**OBJECTIF DE L'EXERCICE**
D'après l'extrait sur la compétence universelle, qu'est-ce que la droite vient de demander à l'Assemblée nationale au sujet du texte du Sénat ?

**EXTRAIT DU TEXTE**
● ● ● ● ●

Quand l'UMP saque la compétence universelle... Dix ans après la ratification du traité sur la Cour pénale internationale (CPI), la droite vient de demander à l'Assemblée nationale un "vote conforme", c'est-à-dire sans amendement, du texte du Sénat, voté en juin 2008 et devant adapter/transposer les normes internationales en droit interne. Résumé du projet de loi et des amendements rejetés, alors que les opposants s'alarment d'un texte faisant de la France une "terre d'impunité".
J.-J. Urvoas sonne l'alarme: un texte voté dans l'urgence qui fait de la France un bon dernier...
Le député Jean-Jacques Urvoas (PS) s'indigne d'un texte qui sera voté, une nouvelle fois, dans l'urgence, faisant l'économie d'un débat sur un enjeu brûlant du droit international, alors que nos représentants auraient pu organiser celui-là depuis dix ans - sans doute préfèrent-t-ils se consacrer à d'autres questions, "plus urgentes".

● ● ● ● ●

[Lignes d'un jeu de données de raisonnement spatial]

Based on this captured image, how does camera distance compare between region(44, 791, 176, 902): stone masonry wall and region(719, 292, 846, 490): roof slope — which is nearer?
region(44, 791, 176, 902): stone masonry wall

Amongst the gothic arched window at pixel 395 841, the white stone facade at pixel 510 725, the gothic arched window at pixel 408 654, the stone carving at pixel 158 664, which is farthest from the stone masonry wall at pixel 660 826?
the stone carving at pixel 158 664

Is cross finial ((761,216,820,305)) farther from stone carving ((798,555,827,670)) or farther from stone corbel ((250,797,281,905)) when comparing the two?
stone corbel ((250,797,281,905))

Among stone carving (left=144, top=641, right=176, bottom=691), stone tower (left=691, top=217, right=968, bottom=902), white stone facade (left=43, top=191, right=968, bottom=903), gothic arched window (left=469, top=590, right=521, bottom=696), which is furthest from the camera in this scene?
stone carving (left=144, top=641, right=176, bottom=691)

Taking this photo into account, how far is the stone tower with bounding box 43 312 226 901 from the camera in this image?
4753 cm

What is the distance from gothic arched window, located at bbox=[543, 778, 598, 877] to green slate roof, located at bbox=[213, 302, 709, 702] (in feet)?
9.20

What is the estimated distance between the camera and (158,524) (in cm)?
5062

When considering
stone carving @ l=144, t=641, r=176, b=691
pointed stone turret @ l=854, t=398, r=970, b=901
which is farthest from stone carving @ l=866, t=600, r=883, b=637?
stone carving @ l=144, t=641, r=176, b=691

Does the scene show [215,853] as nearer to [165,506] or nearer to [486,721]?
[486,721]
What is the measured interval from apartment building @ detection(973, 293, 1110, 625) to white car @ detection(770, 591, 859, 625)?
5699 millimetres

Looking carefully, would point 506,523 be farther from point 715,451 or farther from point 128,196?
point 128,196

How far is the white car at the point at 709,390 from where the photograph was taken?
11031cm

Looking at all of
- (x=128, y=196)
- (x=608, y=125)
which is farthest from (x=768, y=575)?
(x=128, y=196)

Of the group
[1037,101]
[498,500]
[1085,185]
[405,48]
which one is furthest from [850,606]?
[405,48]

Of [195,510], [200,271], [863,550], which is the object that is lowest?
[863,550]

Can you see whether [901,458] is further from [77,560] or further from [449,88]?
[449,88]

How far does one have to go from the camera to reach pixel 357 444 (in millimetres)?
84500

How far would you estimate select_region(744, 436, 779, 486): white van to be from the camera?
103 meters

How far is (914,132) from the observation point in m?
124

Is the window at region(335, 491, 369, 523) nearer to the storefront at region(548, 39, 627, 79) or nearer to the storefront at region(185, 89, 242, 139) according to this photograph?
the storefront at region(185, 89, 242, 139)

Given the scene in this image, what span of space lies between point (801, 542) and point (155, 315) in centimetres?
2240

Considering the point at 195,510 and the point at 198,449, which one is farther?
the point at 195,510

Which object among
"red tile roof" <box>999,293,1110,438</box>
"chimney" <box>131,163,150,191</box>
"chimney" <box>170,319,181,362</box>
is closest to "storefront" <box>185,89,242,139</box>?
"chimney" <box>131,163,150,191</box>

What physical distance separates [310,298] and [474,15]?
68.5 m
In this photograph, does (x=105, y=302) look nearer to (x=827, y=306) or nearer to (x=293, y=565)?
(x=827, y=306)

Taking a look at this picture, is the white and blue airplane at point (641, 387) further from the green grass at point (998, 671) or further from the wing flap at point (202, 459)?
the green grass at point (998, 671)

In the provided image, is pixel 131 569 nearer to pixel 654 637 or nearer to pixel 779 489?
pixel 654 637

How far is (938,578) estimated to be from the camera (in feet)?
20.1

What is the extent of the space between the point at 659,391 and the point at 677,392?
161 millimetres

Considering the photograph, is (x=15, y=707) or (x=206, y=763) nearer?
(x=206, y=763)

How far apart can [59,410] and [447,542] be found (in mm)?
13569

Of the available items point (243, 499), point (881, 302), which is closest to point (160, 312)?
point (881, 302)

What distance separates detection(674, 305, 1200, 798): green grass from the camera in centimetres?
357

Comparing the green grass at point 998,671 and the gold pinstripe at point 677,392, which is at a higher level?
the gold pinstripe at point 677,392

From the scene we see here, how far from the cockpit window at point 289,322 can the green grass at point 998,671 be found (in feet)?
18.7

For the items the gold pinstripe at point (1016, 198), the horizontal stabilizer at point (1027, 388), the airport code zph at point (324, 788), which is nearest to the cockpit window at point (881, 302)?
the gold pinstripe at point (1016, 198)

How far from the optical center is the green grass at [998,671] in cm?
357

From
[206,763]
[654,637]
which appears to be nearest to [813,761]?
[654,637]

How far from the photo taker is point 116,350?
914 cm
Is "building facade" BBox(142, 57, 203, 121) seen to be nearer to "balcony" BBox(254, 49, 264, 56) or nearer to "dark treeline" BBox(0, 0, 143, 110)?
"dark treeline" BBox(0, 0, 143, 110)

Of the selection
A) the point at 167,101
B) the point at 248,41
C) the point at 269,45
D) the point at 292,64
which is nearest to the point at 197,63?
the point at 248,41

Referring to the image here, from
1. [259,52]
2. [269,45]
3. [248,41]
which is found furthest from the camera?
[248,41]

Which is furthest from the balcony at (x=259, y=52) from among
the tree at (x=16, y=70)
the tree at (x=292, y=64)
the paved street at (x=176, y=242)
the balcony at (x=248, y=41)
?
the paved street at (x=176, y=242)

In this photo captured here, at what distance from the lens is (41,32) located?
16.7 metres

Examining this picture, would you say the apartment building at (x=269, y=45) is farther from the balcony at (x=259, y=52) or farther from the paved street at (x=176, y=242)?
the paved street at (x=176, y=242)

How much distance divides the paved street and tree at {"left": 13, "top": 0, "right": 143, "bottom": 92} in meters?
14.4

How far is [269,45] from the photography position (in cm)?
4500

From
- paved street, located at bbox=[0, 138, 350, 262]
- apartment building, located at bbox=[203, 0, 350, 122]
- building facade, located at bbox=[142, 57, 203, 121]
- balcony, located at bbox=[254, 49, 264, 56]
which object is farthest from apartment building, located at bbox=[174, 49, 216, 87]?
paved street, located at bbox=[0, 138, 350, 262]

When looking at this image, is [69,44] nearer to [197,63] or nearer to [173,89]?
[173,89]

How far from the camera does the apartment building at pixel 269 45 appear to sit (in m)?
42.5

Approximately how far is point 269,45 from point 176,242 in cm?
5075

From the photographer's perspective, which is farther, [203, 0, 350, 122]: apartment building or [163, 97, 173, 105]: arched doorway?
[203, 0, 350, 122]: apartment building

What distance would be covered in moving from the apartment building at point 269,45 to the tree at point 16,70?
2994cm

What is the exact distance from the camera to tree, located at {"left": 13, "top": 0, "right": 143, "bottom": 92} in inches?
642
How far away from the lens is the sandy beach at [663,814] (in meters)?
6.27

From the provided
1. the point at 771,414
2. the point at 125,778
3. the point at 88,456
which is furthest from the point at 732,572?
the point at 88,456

● ● ● ● ●

**RÉPONSE COMPLÈTE**
Un « vote conforme », c'est-à-dire sans amendement, du texte du Sénat.